Lyndon Johnson fell down and was too loaded to get up.
That was just a curtain raiser.
The main event was Gore Vidal vs. Bobby Kennedy. I didn’t see it, but apparently Jackie was seated, her back to Gore, who was standing. Gore put his hand on her bare shoulder. And left it there. Bobby forcibly removed his hand. Gore: “Don’t ever do that again, you impertinent little son of a bitch.” And then it was “fuck you” and “fuck you.” After which Gore went over to Jack and said he’d like to wring Bobby’s neck.
George Plimpton and Ken Galbraith hustled Gore out. From the look on Jackie’s face, I doubt Gore will ever be invited again.
Before Gore and Bobby went at it and after Gore was gone, Jackie was radiant. She’s the complete hostess; she had chats and flirts with everyone. Jack strolled around all night, not drinking, just watching. He seemed really happy to be among so many friends. And amused by the dustup.
Toward the end of the night, he found me. He had a great idea for me, he said. I said I couldn’t possibly guess. But, of course, I could.
NOVEMBER 14
To NYC with Anne.
Revelation at the Guggenheim: I’d thought of “color field” with the emphasis on “color.” But simple fields of color turned out not to be simple at all. The Ad Reinhardt all-black painting: not really all black. Look longer: the hue changes. And there’s an image buried under the color: a blue/black cross.

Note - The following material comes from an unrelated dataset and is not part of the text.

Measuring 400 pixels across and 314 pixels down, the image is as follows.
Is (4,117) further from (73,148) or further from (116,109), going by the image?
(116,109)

It opened space in my head. Made me question what I know. Made me ask: what do I feel? What do I love?
One thing came up that surprised me: I loved swimming naked in the lake at Grey Towers18 as a kid…the dark color of deep water, completely familiar and yet, in its darkness, mysterious.
Somewhere in that, there’s an idea for a painting.
DECEMBER 3
Correction: Castro’s not a Socialist. Or isn’t any more. He now says he’s a Marxist-Leninist who will lead Cuba to Communism.
I can hear Cord snarling: “Told you so.”